IncA-DES: An incremental and adaptive dynamic ensemble selection approach using online K-d tree neighborhood search for data streams with concept drift
Barboza, Eduardo V. L., de Almeida, Paulo R. Lisboa, Britto, Alceu de Souza Jr., Sabourin, Robert, Cruz, Rafael M. O.
Data streams pose challenges not usually encountered in batch-based ML. One of them is concept drift, which is characterized by the change in data distribution over time. Among many approaches explored in literature, the fusion of classifiers has been showing good results and is getting growing attention. DS methods, due to the ensemble being instance-based, seem to be an efficient choice under drifting scenarios. However, some attention must be paid to adapting such methods for concept drift. The training must be done in order to create local experts, and the commonly used neighborhood-search DS may become prohibitive with the continuous arrival of data. In this work, we propose IncA-DES, which employs a training strategy that promotes the generation of local experts with the assumption that different regions of the feature space become available with time. Additionally, the fusion of a concept drift detector supports the maintenance of information and adaptation to a new concept. An overlap-based classification filter is also employed in order to avoid using the DS method when there is a consensus in the neighborhood, a strategy that we argue every DS method should employ, as it was shown to make them more applicable and quicker.
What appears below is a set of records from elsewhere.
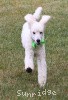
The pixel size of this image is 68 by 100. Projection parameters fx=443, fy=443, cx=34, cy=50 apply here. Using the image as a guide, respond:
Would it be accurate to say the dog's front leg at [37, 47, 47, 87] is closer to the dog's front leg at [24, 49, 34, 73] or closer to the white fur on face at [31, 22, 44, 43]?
the dog's front leg at [24, 49, 34, 73]

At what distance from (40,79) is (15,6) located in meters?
8.46

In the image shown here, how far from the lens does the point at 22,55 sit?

Moreover, aiming to reduce the processing time of the kNN, we propose an Online K-d tree algorithm, which can quickly remove instances without becoming inconsistent and deals with unbalancing concerns that may occur in data streams. Experimental results showed that the proposed framework got the best average accuracy compared to seven state-of-the-art methods considering different levels of label availability and presented the smaller processing time between the most accurate methods. Additionally, the fusion with the Online K-d tree has improved processing time with a negligible loss in accuracy. We have made our framework available in an online repository.